[PROVIDED TEXT]:
◆ ◆ ◆ ◆
By Fiona Frawley
Legend has it ’twas St. Patty’s beverage of choice during those long shifts banishing the snakes from Éire.
Like many aspects of the St. Patricks Day celebrations, the Shamrock Shake is a wholly American invention but has somehow become synonymous with festivities here in Ireland too.
I definitely remember seeing ads for the green-tinted drink as a child, and even once or twice enjoying one to accompany the rare treat of a Happy Meal on those blissful days the milkshake machine was working. The shakes were probably an easy sell for the Irish market as many mint-flavoured desserts tend to do well here – mint choc chip is the go to ice-cream flavour for many an Irish da, and there’s few of us can resist an aul Dairy Milk Mint Crisp when they’re staring up at us from their spot on the shop counter.
Sure, we could take this opportunity to investigate the story of St. Patrick himself, or the history of pagan holidays in Ireland but instead, we’re throwing all our eggs in the shamrock-shaped basket and embarking on a deep dive into this seasonal treat. It’s crucial work, tbh.
The history of the Shamrock Shake
The Shamrock Shake was first introduced by McDonald’s in 1970 but other reports say the drink was concocted by Hal Rosen, a Connecticut McDonald’s owner and operator in 1966. While its original origins are unclear, the shakes’ real phenomenon breakout came years later in 1975. According to a 2011 report by delish.com, “it all began with a little girl, a football team, and a visionary doctor.”
◆ ◆ ◆ ◆
[Spatial grounding data]:
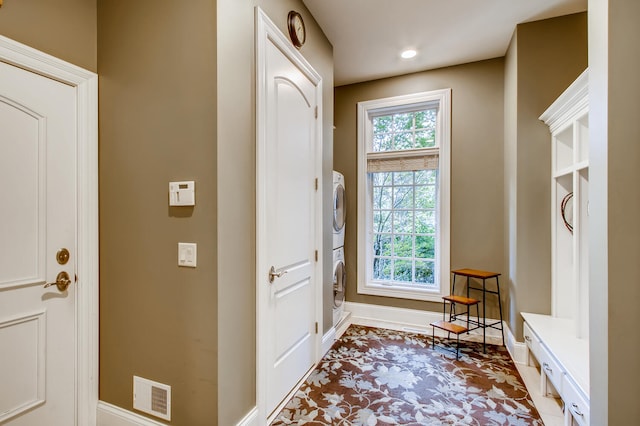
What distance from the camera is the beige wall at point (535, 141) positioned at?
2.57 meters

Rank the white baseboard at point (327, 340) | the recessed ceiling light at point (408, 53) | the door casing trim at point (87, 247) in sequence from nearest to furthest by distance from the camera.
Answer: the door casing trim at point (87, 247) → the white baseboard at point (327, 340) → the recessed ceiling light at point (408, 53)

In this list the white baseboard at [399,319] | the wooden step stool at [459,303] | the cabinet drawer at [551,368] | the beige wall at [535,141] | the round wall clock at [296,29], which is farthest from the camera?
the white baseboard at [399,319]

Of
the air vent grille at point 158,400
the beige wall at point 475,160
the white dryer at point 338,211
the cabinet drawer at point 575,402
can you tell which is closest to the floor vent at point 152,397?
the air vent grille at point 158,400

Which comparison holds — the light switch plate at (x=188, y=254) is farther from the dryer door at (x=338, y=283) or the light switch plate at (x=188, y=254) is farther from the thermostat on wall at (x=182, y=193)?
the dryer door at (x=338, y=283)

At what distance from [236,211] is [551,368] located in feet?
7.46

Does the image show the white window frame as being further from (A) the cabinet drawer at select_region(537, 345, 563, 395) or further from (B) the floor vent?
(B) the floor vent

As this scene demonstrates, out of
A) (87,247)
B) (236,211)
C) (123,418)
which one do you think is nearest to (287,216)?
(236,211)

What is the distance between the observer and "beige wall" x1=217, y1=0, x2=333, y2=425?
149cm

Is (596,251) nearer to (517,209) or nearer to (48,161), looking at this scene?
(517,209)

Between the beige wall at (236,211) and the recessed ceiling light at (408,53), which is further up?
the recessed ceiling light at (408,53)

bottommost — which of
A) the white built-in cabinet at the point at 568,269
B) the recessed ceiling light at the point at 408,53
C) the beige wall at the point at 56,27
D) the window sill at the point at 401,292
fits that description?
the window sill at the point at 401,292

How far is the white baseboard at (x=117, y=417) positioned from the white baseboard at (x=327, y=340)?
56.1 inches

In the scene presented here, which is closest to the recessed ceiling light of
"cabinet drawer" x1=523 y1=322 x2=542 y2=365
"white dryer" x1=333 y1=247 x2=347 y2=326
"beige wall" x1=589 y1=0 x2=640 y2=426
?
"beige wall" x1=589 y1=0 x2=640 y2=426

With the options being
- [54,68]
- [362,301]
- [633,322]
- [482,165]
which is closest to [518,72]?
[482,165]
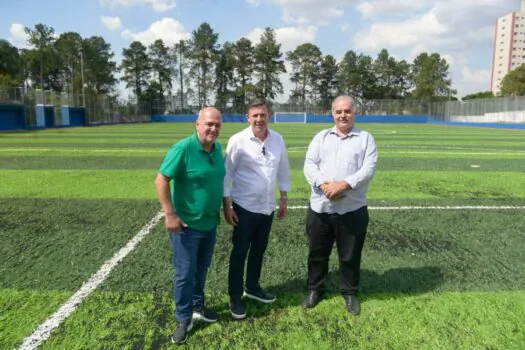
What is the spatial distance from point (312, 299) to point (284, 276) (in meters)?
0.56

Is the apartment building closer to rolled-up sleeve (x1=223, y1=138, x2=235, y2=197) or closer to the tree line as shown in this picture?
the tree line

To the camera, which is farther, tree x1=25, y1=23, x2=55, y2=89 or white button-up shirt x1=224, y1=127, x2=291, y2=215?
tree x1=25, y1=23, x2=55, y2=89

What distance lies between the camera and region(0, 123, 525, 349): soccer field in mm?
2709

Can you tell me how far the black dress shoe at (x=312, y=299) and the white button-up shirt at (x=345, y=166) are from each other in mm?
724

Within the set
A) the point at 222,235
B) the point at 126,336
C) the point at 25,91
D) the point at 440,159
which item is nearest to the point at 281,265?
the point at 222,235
◆ ◆ ◆ ◆
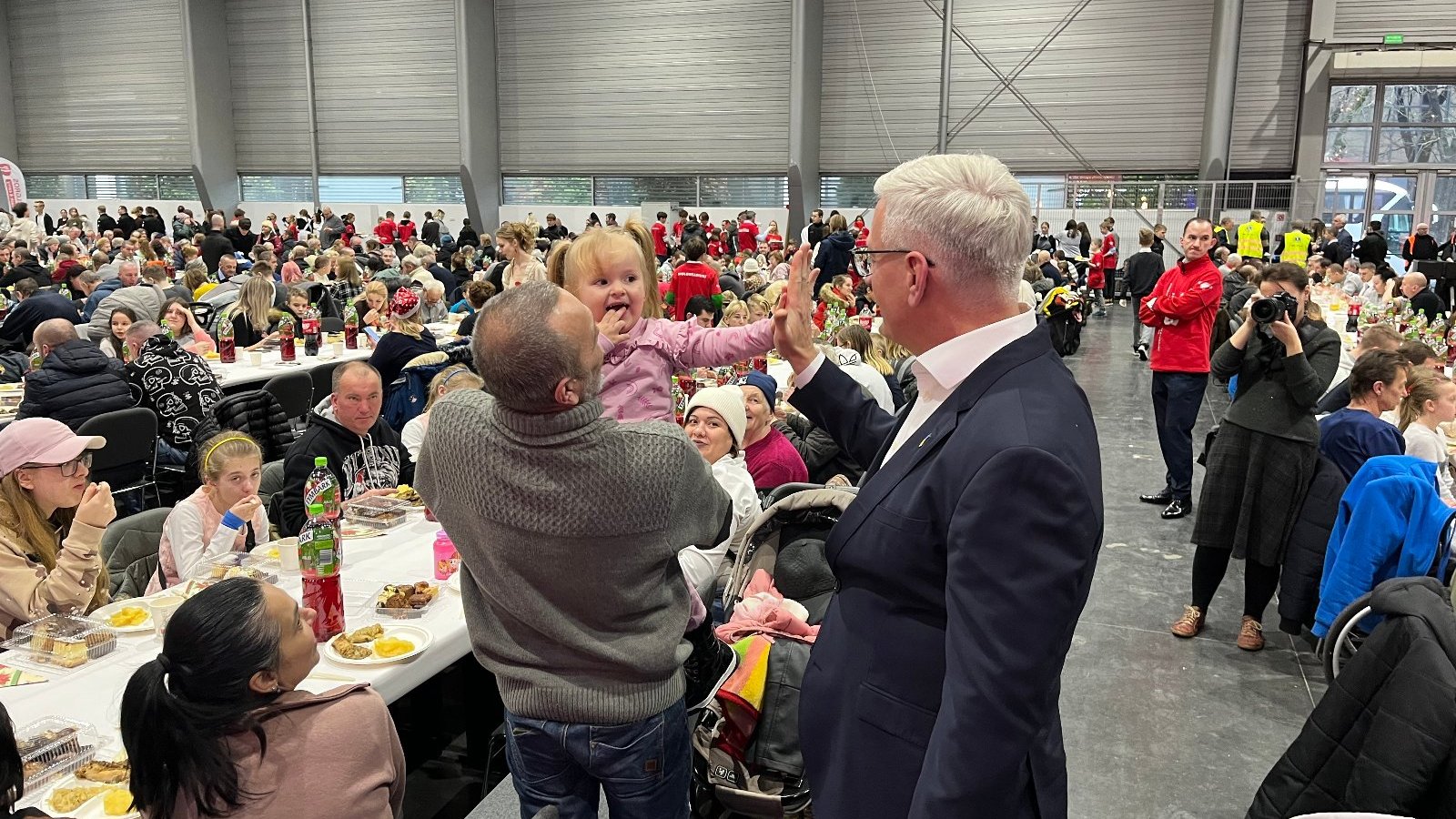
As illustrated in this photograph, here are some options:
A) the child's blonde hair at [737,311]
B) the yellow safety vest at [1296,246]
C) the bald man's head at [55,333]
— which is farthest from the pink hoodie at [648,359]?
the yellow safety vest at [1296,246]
◆ ◆ ◆ ◆
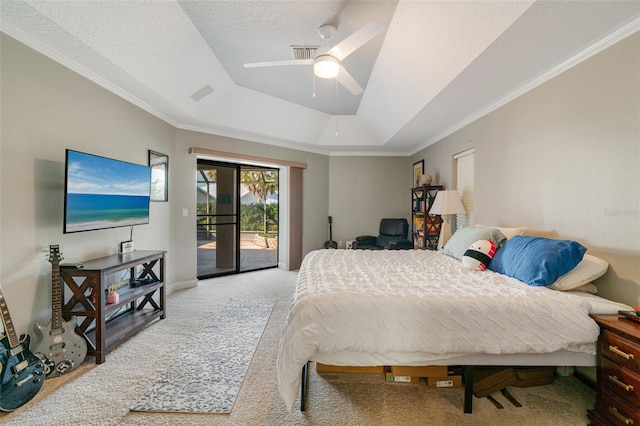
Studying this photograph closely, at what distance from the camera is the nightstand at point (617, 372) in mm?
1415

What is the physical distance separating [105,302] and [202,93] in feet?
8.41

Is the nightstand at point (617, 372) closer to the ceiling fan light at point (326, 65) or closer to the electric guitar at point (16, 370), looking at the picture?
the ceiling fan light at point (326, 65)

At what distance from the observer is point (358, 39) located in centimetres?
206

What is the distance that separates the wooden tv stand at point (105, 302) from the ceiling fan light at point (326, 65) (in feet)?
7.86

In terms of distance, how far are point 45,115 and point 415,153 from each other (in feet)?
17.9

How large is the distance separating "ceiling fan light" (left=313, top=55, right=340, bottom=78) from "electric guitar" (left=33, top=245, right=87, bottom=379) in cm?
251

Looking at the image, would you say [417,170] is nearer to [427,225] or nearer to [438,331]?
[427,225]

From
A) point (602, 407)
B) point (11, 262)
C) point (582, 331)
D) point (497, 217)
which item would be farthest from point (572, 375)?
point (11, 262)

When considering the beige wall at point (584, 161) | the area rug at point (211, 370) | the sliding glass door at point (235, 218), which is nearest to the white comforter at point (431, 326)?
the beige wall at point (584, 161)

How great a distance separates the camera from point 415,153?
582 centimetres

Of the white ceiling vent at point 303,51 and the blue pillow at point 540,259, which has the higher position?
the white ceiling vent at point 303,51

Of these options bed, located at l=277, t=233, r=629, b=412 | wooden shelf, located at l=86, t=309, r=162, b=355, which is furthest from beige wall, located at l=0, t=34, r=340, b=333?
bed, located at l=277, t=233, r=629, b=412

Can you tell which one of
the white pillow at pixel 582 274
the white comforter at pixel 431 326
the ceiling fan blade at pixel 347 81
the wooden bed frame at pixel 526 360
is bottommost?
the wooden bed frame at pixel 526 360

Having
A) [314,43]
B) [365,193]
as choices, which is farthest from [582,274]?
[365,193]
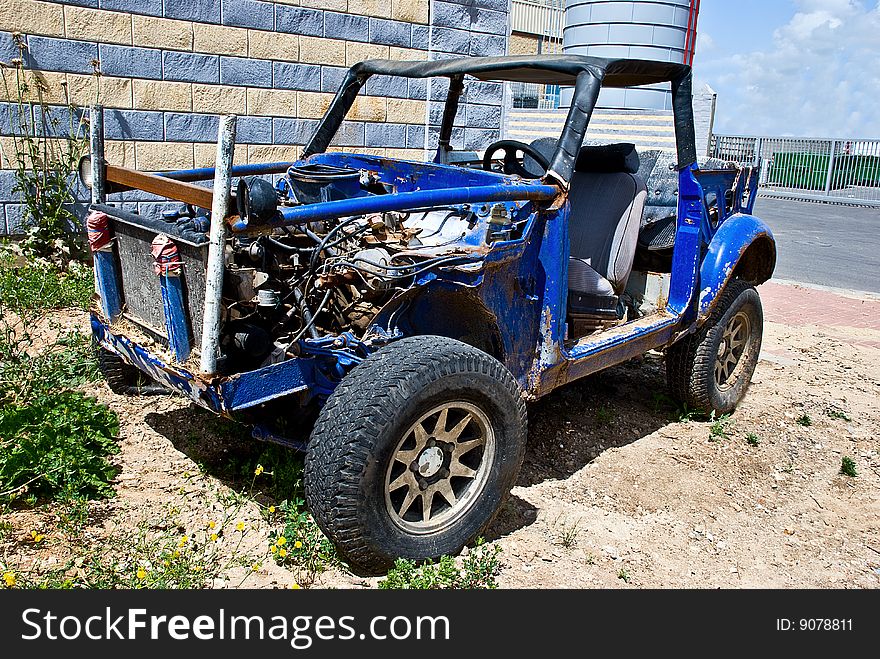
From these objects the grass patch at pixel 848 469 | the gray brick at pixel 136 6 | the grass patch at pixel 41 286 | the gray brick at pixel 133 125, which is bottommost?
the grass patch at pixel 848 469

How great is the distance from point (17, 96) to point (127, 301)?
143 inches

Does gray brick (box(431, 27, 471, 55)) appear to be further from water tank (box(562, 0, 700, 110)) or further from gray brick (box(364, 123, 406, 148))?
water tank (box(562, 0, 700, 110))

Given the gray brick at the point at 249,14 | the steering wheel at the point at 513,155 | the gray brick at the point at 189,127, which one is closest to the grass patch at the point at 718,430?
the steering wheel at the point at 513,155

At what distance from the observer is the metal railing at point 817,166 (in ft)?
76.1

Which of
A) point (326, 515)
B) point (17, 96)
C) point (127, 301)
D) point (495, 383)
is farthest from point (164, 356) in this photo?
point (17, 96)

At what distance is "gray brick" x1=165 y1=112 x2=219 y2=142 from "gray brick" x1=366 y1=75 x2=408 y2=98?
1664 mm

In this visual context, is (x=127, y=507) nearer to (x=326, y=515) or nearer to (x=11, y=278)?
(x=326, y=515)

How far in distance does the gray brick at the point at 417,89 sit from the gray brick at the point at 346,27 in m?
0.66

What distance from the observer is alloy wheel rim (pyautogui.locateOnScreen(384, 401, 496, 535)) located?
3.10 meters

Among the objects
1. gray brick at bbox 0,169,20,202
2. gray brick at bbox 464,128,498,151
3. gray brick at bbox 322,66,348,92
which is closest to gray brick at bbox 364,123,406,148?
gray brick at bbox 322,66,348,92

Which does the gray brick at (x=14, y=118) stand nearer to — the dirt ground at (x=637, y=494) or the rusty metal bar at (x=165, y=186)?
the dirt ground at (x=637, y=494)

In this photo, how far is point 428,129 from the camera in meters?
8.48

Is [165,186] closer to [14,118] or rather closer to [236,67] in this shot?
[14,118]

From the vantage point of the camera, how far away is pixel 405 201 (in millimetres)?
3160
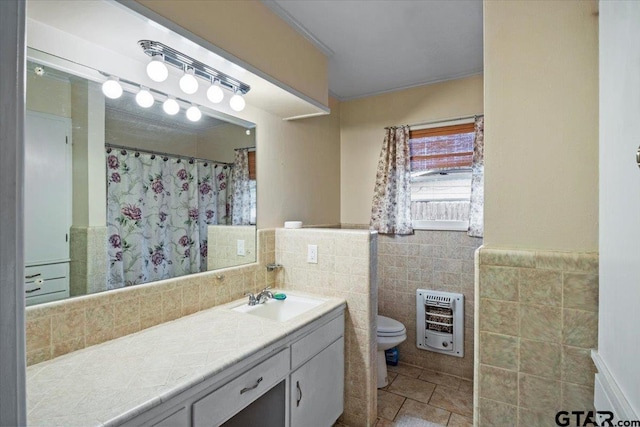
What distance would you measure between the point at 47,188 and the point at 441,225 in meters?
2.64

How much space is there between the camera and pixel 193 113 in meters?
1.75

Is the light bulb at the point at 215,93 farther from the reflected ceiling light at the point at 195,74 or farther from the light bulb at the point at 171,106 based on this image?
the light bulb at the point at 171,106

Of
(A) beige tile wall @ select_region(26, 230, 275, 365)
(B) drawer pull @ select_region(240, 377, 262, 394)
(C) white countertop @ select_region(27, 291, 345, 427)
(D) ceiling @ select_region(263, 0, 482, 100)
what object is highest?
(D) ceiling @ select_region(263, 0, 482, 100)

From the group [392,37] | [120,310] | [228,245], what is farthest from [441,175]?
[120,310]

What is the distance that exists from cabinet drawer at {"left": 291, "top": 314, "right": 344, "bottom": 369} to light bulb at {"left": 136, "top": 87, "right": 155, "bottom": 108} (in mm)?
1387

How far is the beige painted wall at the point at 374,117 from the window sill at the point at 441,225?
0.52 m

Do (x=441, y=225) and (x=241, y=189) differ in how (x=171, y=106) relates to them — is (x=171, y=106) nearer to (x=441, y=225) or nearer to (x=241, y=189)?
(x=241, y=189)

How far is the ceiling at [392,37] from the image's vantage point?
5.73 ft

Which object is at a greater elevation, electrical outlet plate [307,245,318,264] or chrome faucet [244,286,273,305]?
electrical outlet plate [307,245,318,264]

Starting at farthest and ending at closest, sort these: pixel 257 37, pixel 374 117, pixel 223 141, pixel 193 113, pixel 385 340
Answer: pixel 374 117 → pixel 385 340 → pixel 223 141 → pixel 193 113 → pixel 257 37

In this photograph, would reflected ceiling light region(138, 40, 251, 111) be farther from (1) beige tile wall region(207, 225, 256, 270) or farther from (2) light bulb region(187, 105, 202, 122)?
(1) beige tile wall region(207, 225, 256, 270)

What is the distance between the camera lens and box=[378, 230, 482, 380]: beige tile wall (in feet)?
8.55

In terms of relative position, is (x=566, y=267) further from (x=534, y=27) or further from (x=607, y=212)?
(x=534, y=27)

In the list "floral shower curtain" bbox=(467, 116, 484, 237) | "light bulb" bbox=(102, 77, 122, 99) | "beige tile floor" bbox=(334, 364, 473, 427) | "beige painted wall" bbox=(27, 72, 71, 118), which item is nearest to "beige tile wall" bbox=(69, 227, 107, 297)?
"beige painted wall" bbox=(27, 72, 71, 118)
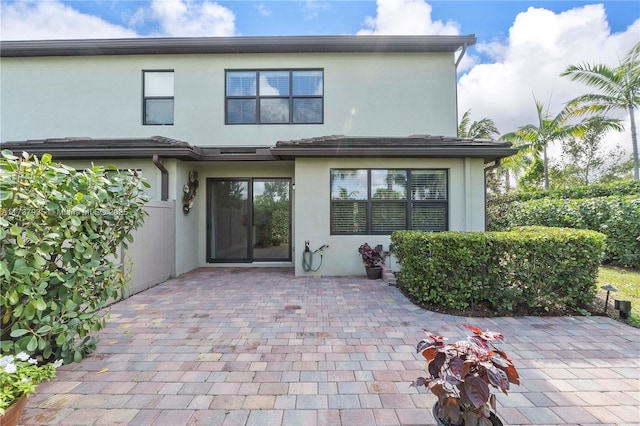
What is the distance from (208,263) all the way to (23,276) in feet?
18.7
◆ ◆ ◆ ◆
In the Shamrock Shake article, how is Hal Rosen described?

A Connecticut McDonald's owner and operator.